The final results of the 2019 national elections are in, with the ANC securing a solid majority for another term governing the country.
Despite the victory, however, the final outcome of the election represents the worst performance from the ANC post-1994.
In the 1994 election, the ANC won the election with 62.7% of the vote, with the National Party sitting in the opposition benches with 20.4%.
By 1999, the ANC’s majority increased to 66.4%, with the Democratic Party securing only 9.6%.
In 2004, the ANC’s 69.7% majority would reflect the ruling party’s best performance to date – while a fledgeling DA would secure 12.3% of the vote.
In the 2019 election, the ANC has fallen significantly from those highs, securing 57.5% of the vote – followed by the DA with 20.8% (the party has also seen a drop) and the EFF at 10.8%.
The results did not come as surprise, as this is the outcome many analysts and pre-election polls predicted – but there was also a clear underestimation in support for the DA, and many overestimated the EFF’s rise as well.
Predictions vs outcome
Since the start of 2019, several research groups and data outlets posted poll results, providing a snapshot of how the country was feeling to any given party.
While pre-election polls are not predictions per se, they are used to establish underlying trends among the electorate and give a sense for how things will go for the political parties contesting the vote.
Across all of 2019’s polls, the key trend that emerged was that of a big drop in support for the ANC, which ended up being true in the final tally.
While outlets varied in the number of votes the governing party would get (ranging between 50% and 60%), the polls averaged at 56.4%. The party ended with 57.5%.
For the DA, the polls also predicted a major drop in support for the party – however, this loss of support was widely overestimated.
The polls averaged around 18.5% for the DA, while the party emerged with 20.8% in the final count. While this is still a drop in support, it is not as large as many had anticipated.
When it comes to the EFF – which contested their second national election – the polls saw a much larger jump in support than the outcome presented.

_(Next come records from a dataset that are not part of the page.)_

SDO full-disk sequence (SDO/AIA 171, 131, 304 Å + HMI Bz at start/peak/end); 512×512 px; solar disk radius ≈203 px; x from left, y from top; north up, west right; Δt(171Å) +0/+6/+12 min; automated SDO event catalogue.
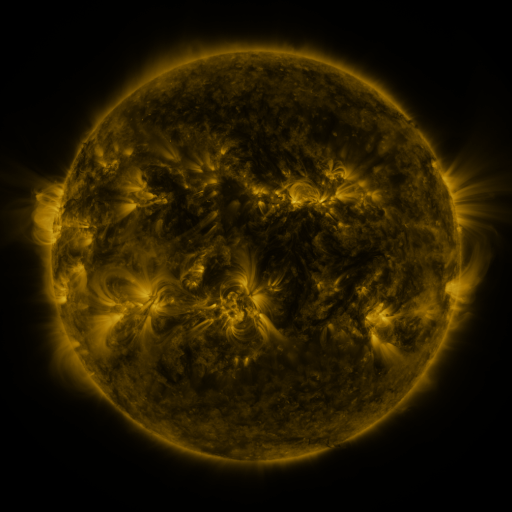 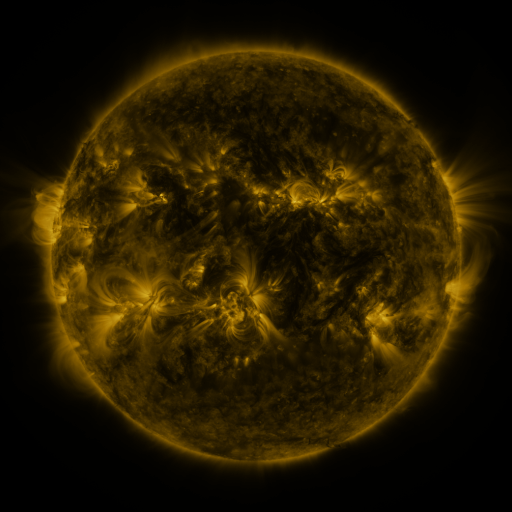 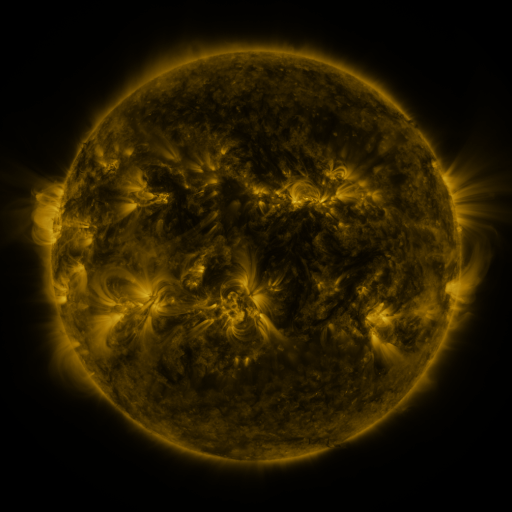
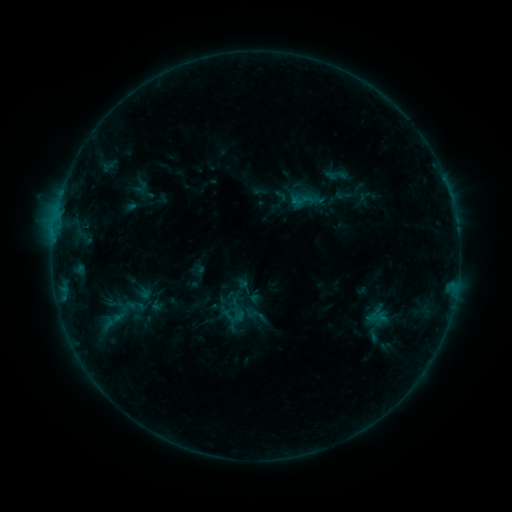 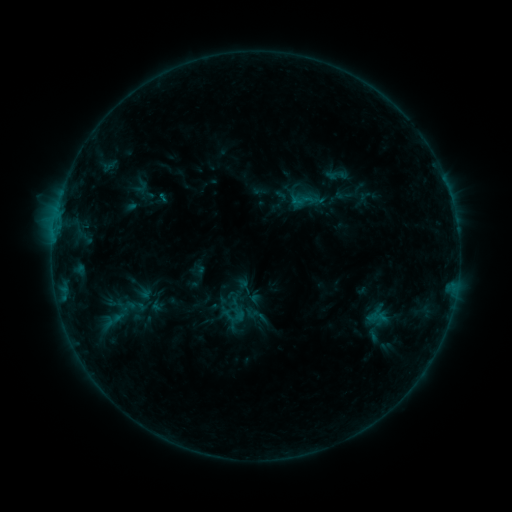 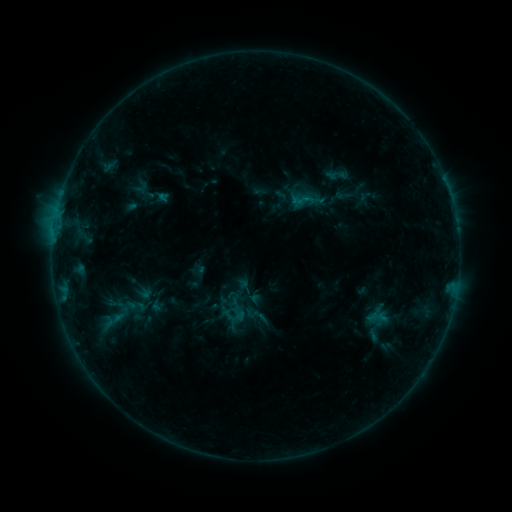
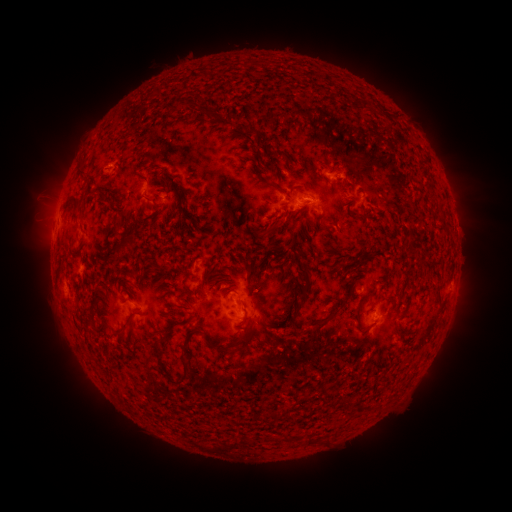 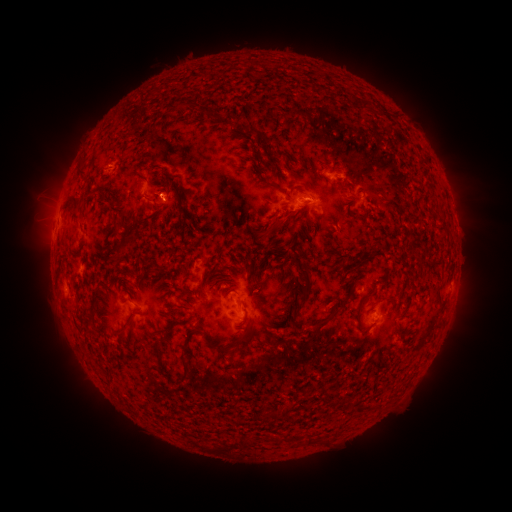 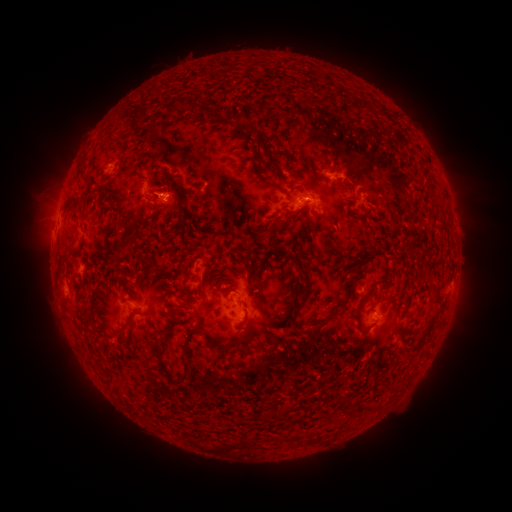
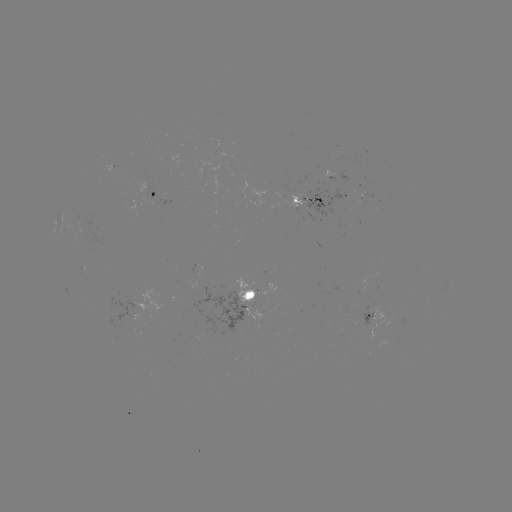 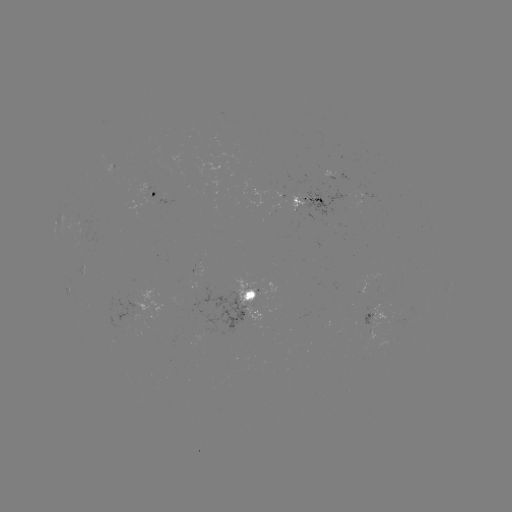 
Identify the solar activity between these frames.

Pre-election polls pegged the EFF’s support base between 9.5% and 15%, averaging at 11.5%. The final outcome was much closer to the average than some of the individual polls, which were expecting the final vote share around 14%.
The EFF emerged with a 10.8% outcome.
Among the pre-election polls, the Intellidex poll emerged as being the most accurate. The poll was not a survey or a snapshot of a registered voter sample, but rather a representation on the thoughts of economists, investors and other players in the market.
The IRR and Ipsos also presented adjusted data for low-turnout scenarios.
With a turnout at 65% in 2019, the pre-election polls overestimated the low turnout scenarios entirely, putting the expected turnout at 70%.
Polls run by the Institute of Race Relations (IRR) paid particular focus to key provinces as well, with results showing a possibility of two hung provinces (Gauteng and KwaZulu Natal) where the ANC would lose its majority, while the DA would retain the Western Cape.
The final outcome showed that only the Western Cape projection was correct – though the race in Gauteng was definitely close.